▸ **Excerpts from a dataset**
>>>>
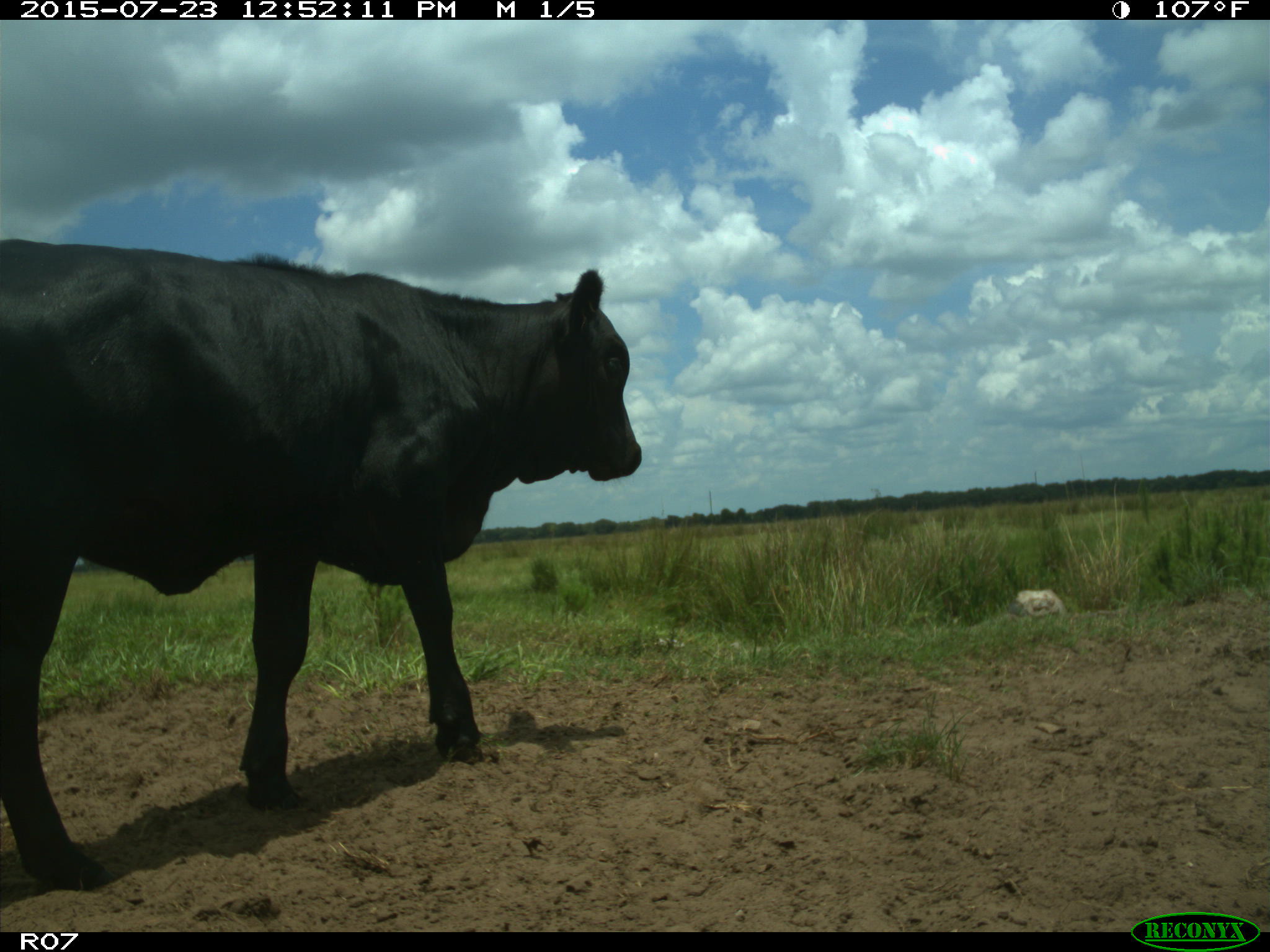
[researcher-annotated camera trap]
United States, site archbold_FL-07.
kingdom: Animalia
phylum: Chordata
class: Mammalia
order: Artiodactyla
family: Bovidae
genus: Bos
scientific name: Bos taurus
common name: domestic cow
Bos taurus (domestic cow).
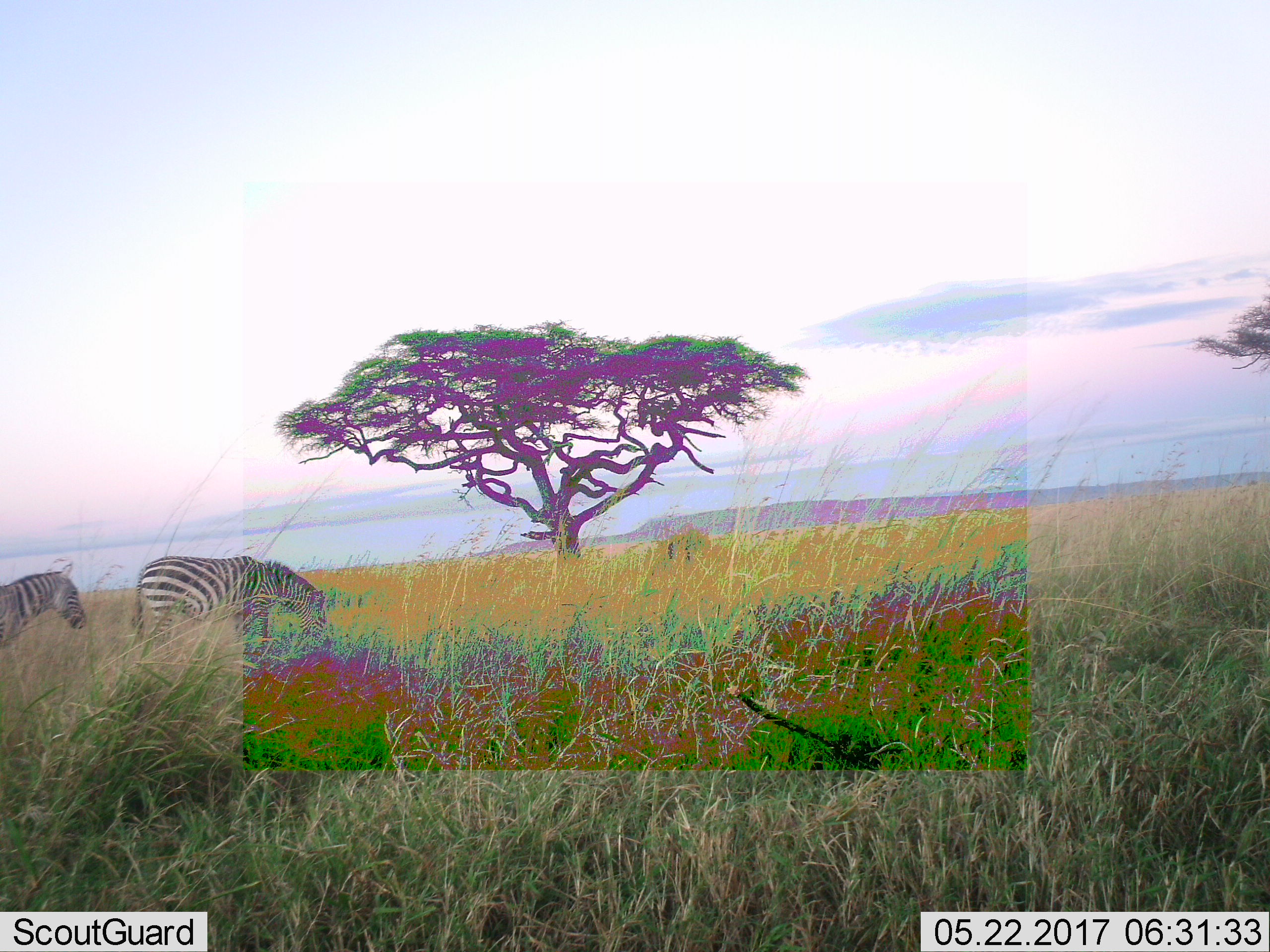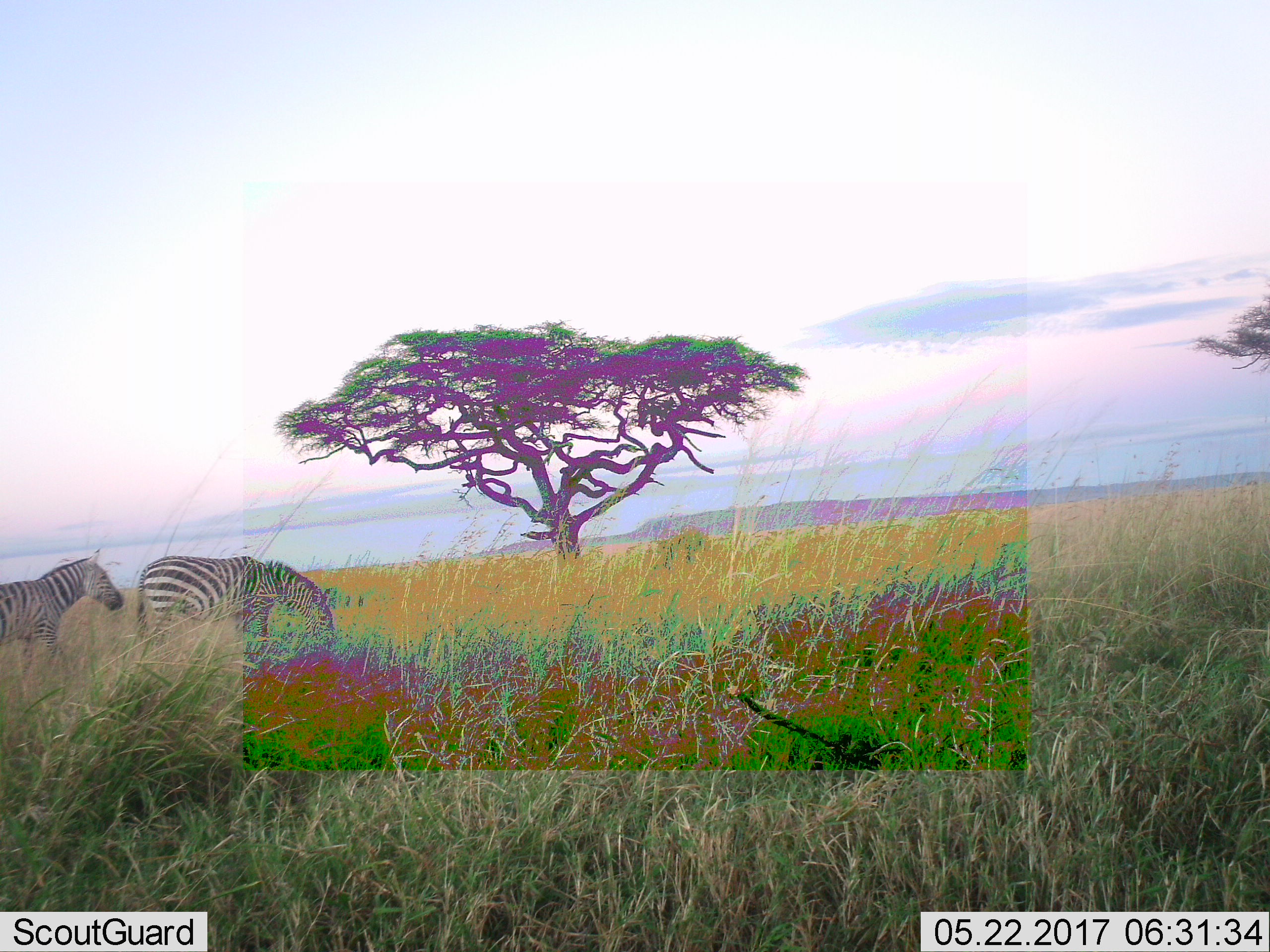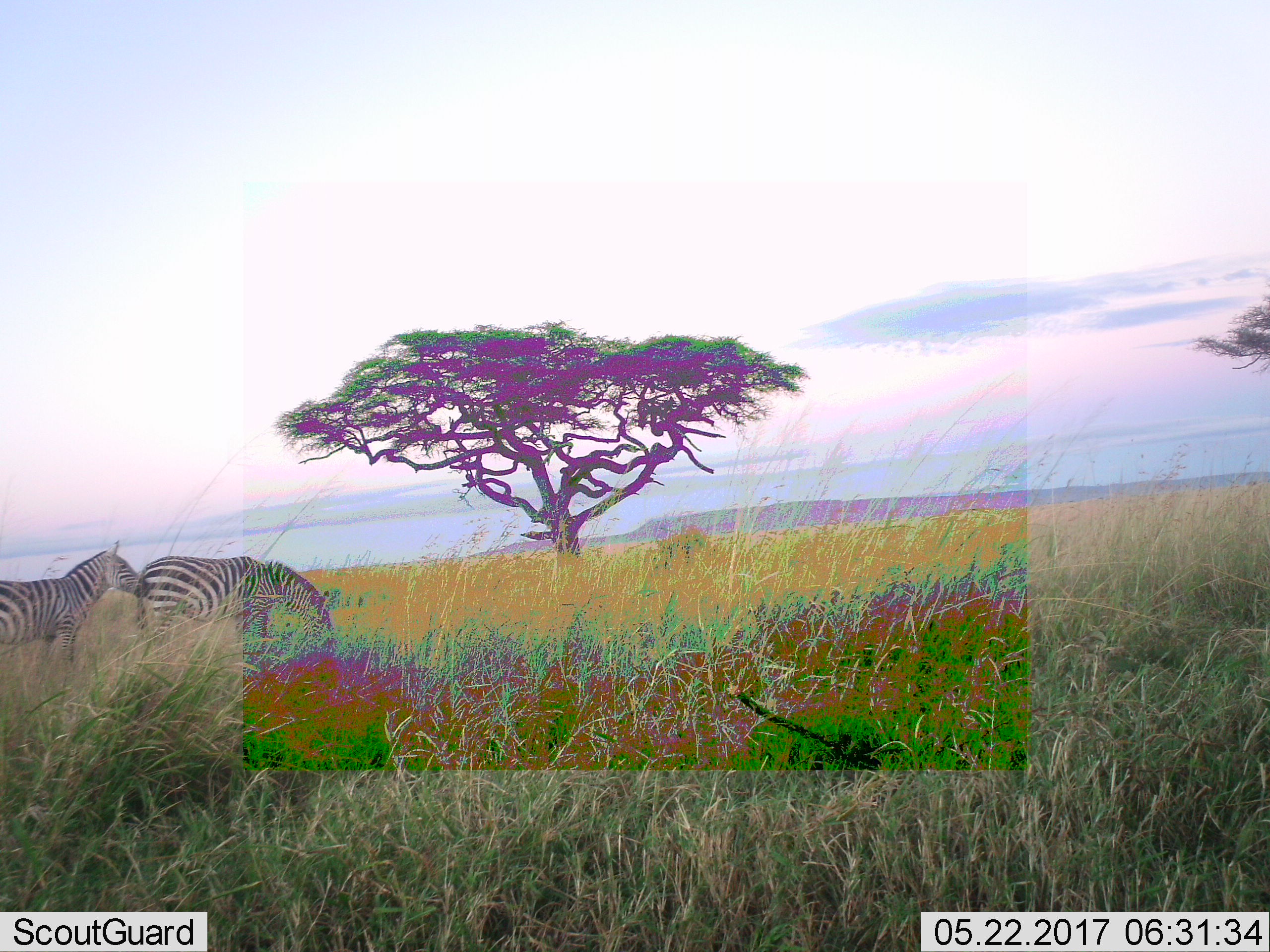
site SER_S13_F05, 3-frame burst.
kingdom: Animalia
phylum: Chordata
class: Mammalia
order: Perissodactyla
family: Equidae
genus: Equus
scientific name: Equus quagga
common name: plains zebra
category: zebraplains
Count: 2.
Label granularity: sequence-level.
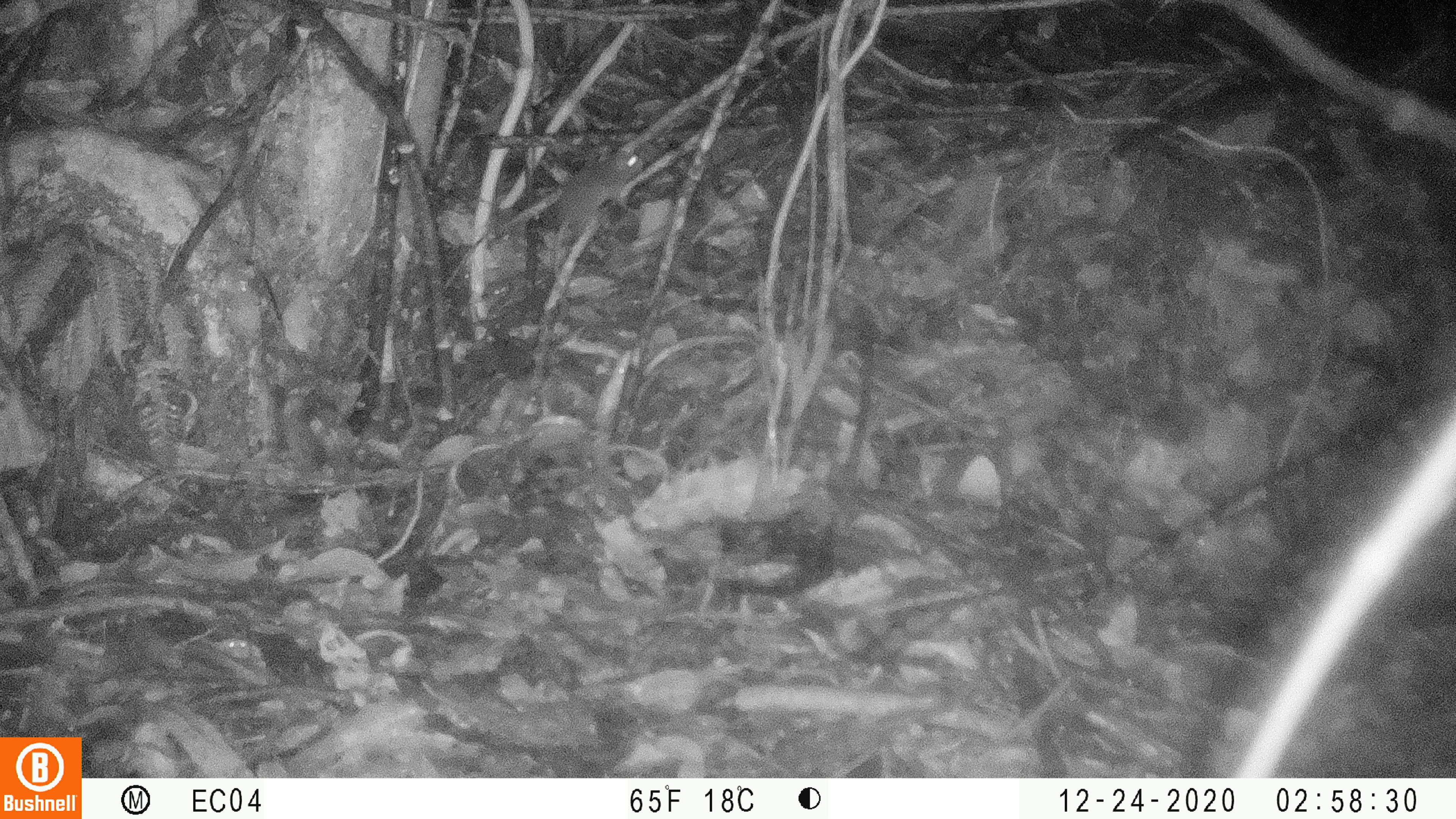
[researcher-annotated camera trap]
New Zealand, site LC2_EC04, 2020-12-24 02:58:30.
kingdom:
<<<<
▸ **Goal of the exercise**
For this exercise, transcribe the data above line by line, exactly, with pictures omitted.

▸ **Exercise result**
[researcher-annotated camera trap]
United States, site archbold_FL-07.
kingdom: Animalia
phylum: Chordata
class: Mammalia
order: Artiodactyla
family: Bovidae
genus: Bos
scientific name: Bos taurus
common name: domestic cow
Bos taurus (domestic cow).
site SER_S13_F05, 3-frame burst.
kingdom: Animalia
phylum: Chordata
class: Mammalia
order: Perissodactyla
family: Equidae
genus: Equus
scientific name: Equus quagga
common name: plains zebra
category: zebraplains
Count: 2.
Label granularity: sequence-level.
[researcher-annotated camera trap]
New Zealand, site LC2_EC04, 2020-12-24 02:58:30.
kingdom:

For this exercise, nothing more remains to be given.